Het doel van deze artikelen is om schadelijke milieuconsequenties te voorkomen en verminderen en om door vereisten aan producten te stellen te zorgen voor een eerlijke transparante markt. De EU trekt deze regelgeving zich aan omdat het een transnationale kwestie betreft, die direct invloed heeft op Europese zeeën.4 Daarbij wordt de actie gelegitimeerd doordat de EU zichzelf op wil stellen als wereldleider in beleid omtrent zee en oceanen, om zo een voorbeeld te zijn voor overige werelddelen met betrekking tot klimaatbeleid. Daarbij berust de juridische basis van het Milieuvoorstel op een aantal eerder uitgebrachte richtlijnen, te weten de ‘Kaderrichtlijn afvalstoffen’5 en de richtlijn ‘verpakking en verpakkingsafval’.6 Deze richtlijnen berusten beiden op artikel 192 lid 1 VWEU.

Conclusie
Met het Milieuwetsvoorstel zet de EU een stap richting een schonere aarde. Met de nadruk op bewustwording, worden de meest vervuilende plastics aangepakt. Dit door ofwel de plastic helemaal te verbieden, ofwel aan de plastic strenge vereisten te stellen. In het kader van onze (te grote) Europese ecologische voetafdruk is deze wet enkel toe te juichen.

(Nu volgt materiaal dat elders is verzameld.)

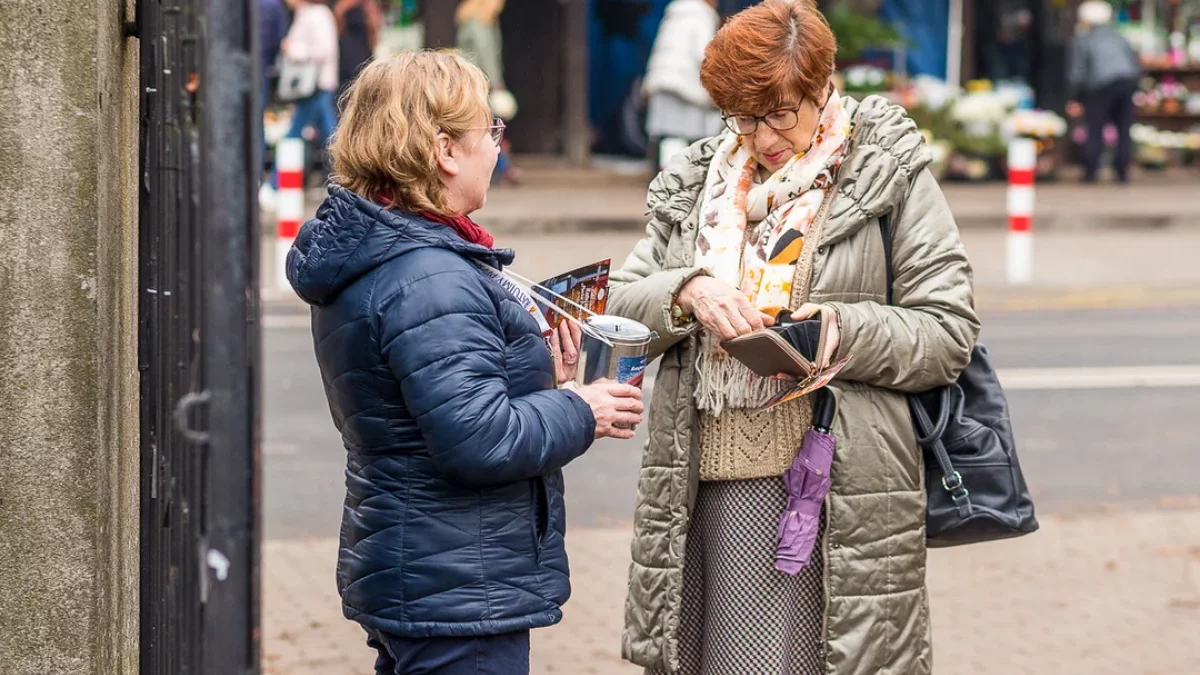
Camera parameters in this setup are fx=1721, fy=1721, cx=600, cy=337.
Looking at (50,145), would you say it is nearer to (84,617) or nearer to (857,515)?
(84,617)

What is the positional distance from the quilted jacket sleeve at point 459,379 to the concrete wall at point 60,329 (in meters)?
0.48

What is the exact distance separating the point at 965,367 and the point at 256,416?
192 cm

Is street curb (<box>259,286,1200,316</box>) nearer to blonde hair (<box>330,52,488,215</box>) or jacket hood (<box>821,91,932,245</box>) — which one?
jacket hood (<box>821,91,932,245</box>)

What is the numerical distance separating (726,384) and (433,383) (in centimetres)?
88

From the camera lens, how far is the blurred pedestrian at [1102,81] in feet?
62.0

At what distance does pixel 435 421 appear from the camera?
278 centimetres

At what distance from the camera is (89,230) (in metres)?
2.75

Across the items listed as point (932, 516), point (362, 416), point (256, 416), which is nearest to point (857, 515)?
point (932, 516)

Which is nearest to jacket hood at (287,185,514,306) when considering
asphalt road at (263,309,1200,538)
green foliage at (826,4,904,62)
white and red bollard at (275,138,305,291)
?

Daarbij draait deze wet ook om de eerlijke werking van de interne markt. Door in heel Europa dezelfde eisen aan plastic producten te stellen, qua labelling en verkoop, wordt gezorgd voor dezelfde voor- en nadelen voor lidstaten.
Het Milieuwetsvoorstel zal – als dit aangenomen wordt – zorgen voor een nieuwe manier van leven in Europa. Deze nieuwe manier van leven, waarbij alledaags plastic opeens niet zo alledaags meer is, zal ook een nieuwe manier van denken vereisen. Deze wet is een kans voor ondernemers en producent. De producenten, die juist ook door de EU aangewezen worden als essentieel onderdeel van de oplossing van dit probleem.